Container closure integrity (CCI) is central to ensuring product quality and patient safety. Our science- and risk-based approach integrates CCI across the full product lifecycle, from development to distribution. This white paper outlines how we apply industry-backed practices and proprietary technologies to proactively safeguard sterility and performance.
Key Highlights
- Lifecycle-Wide Quality Integration We embed CCI considerations into four critical phases: container closure system development, material qualification, drug product manufacturing, and distribution/storage. This holistic view ensures that integrity is preserved from early design through to patient delivery.
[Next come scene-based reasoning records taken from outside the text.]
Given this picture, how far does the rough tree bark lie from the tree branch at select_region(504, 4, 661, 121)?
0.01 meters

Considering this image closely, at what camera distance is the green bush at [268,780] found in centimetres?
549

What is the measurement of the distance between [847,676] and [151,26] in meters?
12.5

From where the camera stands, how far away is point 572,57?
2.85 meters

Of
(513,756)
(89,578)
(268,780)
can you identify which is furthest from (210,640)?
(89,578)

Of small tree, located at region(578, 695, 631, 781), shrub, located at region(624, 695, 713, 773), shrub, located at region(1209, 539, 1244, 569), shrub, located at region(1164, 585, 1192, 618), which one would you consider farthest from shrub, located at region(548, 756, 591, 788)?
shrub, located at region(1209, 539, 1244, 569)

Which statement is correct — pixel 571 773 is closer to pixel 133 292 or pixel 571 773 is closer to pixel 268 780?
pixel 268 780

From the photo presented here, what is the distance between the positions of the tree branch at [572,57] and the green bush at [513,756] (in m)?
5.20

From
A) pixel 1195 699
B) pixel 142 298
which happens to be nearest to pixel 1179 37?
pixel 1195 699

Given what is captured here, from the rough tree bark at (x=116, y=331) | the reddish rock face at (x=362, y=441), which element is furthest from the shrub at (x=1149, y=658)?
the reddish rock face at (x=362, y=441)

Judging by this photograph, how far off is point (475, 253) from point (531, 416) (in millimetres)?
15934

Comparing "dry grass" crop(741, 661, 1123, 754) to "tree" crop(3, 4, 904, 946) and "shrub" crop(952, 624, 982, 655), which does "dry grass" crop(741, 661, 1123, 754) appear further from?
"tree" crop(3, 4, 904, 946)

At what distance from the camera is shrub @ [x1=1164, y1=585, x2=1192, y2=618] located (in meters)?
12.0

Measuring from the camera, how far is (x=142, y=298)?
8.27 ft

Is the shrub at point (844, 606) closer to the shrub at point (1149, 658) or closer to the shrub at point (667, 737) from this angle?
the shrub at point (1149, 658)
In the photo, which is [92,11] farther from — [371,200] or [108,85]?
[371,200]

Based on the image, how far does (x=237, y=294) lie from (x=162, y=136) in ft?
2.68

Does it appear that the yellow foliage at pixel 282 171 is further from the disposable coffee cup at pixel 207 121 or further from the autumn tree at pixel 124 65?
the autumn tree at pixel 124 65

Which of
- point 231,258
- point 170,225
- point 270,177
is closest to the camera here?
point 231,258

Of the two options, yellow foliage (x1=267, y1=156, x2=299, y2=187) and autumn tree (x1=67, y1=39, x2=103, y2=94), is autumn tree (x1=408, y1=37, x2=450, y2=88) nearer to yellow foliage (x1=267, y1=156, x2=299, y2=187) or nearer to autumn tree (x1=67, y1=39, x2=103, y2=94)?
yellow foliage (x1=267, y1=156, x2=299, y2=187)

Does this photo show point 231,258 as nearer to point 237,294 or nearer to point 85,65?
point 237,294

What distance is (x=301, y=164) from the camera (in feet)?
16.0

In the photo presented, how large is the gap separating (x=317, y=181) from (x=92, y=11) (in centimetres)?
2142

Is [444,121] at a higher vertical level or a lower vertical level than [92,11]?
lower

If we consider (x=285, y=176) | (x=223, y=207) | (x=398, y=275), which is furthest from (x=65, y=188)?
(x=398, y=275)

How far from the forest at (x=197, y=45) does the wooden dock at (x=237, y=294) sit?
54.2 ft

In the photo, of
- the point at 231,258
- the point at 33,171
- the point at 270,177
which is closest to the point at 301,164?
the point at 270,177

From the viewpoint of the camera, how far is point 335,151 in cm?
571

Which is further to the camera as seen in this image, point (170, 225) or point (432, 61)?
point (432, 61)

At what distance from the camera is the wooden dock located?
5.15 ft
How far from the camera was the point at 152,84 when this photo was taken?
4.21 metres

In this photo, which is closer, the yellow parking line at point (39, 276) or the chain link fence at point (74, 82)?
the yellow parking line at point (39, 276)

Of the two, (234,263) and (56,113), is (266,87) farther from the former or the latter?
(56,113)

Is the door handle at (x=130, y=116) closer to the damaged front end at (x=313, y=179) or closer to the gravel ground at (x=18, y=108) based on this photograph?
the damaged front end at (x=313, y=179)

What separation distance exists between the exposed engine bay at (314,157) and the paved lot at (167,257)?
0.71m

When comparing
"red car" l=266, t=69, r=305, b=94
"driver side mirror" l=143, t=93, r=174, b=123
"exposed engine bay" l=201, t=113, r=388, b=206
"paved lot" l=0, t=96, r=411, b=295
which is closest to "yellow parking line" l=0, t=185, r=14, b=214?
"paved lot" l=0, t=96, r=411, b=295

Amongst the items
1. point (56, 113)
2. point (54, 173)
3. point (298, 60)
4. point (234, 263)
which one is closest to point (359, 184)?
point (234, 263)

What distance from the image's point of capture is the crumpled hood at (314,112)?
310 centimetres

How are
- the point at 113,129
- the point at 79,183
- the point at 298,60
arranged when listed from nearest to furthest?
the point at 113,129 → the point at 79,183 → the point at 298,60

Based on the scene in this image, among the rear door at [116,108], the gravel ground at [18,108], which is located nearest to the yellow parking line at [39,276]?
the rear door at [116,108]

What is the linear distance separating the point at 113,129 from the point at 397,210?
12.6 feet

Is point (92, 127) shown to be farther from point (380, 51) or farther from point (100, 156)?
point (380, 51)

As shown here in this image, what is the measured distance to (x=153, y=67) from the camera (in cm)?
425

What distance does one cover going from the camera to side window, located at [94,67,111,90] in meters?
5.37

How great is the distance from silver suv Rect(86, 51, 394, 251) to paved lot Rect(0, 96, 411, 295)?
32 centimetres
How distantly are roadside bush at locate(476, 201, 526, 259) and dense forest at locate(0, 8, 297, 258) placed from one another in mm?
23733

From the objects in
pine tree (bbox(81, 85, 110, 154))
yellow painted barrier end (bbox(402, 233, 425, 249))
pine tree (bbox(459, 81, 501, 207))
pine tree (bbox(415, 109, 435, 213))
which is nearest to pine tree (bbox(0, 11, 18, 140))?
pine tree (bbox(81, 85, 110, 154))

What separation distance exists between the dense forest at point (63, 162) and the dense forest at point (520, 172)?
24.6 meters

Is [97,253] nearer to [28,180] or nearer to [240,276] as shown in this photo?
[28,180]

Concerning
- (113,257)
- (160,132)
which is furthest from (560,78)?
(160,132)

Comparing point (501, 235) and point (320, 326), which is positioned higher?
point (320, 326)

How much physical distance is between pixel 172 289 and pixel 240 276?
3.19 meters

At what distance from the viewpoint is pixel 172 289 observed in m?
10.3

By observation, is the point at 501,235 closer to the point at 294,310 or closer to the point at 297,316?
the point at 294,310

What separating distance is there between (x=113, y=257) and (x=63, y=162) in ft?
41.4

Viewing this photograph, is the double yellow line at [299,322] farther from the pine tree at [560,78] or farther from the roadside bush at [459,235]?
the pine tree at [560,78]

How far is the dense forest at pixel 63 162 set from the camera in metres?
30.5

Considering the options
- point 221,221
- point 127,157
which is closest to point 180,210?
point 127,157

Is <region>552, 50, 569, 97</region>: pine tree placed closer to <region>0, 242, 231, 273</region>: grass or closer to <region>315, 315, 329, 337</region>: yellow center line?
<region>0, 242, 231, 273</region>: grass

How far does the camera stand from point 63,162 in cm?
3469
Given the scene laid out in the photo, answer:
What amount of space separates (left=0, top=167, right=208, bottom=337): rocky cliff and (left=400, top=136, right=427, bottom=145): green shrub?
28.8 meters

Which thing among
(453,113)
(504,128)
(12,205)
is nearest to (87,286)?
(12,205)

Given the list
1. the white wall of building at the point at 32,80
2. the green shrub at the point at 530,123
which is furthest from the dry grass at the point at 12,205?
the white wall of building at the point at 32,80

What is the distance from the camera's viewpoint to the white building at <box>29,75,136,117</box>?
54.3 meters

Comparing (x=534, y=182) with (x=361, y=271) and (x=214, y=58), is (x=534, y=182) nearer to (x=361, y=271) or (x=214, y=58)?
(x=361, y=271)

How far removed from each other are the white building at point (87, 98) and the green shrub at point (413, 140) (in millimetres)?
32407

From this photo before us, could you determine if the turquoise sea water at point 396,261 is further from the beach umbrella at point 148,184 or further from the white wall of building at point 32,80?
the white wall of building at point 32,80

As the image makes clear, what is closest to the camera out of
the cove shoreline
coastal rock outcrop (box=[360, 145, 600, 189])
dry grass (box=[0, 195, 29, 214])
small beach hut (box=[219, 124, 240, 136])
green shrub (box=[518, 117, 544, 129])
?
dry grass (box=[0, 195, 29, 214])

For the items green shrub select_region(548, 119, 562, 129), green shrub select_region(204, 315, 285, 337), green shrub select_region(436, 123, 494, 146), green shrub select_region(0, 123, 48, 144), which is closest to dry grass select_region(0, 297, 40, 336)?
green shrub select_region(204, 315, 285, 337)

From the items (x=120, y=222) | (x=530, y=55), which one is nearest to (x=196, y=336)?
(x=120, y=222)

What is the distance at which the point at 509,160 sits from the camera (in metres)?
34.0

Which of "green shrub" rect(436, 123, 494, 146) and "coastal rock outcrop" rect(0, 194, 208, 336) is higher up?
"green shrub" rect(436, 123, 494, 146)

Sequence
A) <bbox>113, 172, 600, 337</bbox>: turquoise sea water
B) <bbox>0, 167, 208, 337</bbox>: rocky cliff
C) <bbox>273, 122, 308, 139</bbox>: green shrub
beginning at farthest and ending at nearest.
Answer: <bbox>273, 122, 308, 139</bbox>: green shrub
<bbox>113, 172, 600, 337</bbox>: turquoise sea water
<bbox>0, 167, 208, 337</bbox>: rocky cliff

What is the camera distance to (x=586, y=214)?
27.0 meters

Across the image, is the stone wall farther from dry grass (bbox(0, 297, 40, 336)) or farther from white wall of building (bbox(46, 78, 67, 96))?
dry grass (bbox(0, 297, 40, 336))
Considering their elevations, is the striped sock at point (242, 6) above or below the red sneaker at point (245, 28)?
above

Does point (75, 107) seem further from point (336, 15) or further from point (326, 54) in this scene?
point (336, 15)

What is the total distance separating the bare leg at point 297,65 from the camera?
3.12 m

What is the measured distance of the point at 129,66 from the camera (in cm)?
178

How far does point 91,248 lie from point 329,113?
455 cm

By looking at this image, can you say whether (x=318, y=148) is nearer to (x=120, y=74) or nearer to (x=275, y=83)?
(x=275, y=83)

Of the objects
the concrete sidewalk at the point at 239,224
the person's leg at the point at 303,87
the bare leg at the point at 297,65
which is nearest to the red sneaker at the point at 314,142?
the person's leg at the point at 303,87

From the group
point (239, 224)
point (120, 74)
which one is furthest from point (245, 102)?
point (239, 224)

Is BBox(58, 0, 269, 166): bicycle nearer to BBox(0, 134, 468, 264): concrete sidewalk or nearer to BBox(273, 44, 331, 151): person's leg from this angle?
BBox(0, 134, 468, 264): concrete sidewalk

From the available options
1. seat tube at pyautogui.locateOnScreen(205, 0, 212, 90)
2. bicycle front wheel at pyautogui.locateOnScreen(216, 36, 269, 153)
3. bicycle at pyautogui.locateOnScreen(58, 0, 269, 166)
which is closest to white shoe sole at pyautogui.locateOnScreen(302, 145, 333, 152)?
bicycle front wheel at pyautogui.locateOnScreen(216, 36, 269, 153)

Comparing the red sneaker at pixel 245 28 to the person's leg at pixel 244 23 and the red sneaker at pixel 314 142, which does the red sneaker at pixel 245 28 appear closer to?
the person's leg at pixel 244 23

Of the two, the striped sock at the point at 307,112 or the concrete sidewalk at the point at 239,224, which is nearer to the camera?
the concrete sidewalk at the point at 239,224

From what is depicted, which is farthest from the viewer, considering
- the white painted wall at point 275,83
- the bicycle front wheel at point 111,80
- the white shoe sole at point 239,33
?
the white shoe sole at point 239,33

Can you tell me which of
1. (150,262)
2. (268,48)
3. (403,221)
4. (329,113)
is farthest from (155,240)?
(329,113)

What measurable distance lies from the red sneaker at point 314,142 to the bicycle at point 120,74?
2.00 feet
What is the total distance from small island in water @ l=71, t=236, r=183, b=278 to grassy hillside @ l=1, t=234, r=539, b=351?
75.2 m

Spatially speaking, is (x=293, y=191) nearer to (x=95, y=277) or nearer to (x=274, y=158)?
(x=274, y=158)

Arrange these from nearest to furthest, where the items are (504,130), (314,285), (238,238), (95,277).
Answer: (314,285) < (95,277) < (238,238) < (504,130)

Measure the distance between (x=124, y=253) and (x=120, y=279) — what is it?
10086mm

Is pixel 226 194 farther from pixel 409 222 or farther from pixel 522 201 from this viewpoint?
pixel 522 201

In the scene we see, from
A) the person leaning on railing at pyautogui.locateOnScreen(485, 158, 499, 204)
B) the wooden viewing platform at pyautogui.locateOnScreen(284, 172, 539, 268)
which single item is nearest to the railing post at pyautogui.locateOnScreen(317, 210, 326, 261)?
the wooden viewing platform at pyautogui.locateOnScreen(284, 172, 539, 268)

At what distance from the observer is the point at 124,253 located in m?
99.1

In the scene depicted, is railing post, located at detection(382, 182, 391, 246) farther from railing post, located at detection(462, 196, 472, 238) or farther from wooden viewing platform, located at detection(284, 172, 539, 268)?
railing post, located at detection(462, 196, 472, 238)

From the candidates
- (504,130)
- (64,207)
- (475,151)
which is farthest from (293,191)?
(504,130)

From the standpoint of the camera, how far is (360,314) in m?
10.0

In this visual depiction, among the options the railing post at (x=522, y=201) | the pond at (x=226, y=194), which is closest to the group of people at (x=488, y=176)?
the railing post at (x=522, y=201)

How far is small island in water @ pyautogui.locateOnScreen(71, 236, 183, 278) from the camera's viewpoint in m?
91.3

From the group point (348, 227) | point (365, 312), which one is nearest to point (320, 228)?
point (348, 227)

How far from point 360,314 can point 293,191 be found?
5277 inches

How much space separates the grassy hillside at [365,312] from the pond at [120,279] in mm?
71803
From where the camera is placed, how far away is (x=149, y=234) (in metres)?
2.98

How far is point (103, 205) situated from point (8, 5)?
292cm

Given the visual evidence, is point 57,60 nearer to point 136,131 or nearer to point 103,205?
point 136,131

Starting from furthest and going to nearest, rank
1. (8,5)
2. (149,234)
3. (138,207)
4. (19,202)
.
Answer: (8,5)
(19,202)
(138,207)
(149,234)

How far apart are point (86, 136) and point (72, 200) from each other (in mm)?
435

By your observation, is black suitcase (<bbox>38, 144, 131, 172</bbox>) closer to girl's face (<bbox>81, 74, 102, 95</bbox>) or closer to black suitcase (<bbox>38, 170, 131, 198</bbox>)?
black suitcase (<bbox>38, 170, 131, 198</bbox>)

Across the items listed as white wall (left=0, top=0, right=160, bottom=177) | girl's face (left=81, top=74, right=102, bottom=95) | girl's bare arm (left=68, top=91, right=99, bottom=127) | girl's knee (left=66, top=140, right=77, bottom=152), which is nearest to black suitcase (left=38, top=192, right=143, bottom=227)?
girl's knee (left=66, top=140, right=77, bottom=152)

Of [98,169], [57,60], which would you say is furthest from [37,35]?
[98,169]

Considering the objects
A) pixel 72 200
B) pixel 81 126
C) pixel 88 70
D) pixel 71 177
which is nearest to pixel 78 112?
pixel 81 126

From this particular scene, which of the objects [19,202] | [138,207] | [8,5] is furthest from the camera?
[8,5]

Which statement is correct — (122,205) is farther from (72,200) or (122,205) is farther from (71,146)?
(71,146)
- Advanced Testing and Proprietary Technologies Our Drug Product Services (DPS) team employs deterministic methods such as helium leak testing—recognized for its sensitivity and regulatory favorability. We’ve developed proprietary fixtures for both vials and prefilled syringes (PFS), enabling precise, modality-specific testing.
- Modality-Specific Solutions: For products like mRNA therapies requiring ultra-low storage temperatures, we’ve engineered CCIT capabilities down to -80°C. Our platform also supports PFS-specific needs, including plunger displacement and sterile zone validation, ensuring compatibility with autoinjector systems.
- Faster, Safer Launches: By generating platform data early—often without drug substance—we accelerate time-to-clinic, reduce material usage, and streamline regulatory submissions. This proactive strategy minimizes technical risks and supports global compliance.